Work to be completed |
Lay out the lines of the listing, from the line containing "At what distance" through the end of the listing, as a Markdown table with the columns "Row" and "Line". Number each line in the Row column and leave out blank lines.

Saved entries
*-*-*
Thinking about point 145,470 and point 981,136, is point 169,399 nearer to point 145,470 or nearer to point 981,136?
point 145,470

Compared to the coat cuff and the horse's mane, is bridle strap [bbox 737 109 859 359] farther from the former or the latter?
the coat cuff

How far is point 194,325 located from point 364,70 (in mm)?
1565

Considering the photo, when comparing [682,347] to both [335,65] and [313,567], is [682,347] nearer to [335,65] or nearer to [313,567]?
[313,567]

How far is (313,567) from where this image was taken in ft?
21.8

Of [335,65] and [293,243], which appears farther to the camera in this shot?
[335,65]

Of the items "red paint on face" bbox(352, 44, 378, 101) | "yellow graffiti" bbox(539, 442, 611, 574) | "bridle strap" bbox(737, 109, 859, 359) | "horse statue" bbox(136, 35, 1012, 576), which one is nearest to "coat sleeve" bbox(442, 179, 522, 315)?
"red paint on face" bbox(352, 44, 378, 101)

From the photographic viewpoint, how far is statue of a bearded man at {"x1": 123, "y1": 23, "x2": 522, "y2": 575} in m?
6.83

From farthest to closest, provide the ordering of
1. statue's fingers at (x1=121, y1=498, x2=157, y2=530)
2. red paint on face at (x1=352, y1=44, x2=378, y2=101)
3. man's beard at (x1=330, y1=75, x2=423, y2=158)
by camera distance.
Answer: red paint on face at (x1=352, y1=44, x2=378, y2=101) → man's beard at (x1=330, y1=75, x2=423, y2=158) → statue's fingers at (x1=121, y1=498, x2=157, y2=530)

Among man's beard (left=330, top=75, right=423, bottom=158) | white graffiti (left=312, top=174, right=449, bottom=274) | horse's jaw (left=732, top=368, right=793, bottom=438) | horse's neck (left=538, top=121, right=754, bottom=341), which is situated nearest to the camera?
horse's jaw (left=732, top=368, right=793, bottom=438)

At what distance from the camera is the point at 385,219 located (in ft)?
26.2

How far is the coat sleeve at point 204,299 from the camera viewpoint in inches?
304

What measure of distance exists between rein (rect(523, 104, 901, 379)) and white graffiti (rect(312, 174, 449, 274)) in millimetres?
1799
*-*-*
Response to the exercise |
| Row | Line |
|---|---|
| 1 | At what distance from the camera is the point at 385,219 located (in ft)? |
| 2 | 26.2 |
| 3 | How far is the coat sleeve at point 204,299 from the camera viewpoint in inches? |
| 4 | 304 |
| 5 | What measure of distance exists between rein (rect(523, 104, 901, 379)) and white graffiti (rect(312, 174, 449, 274)) in millimetres? |
| 6 | 1799 |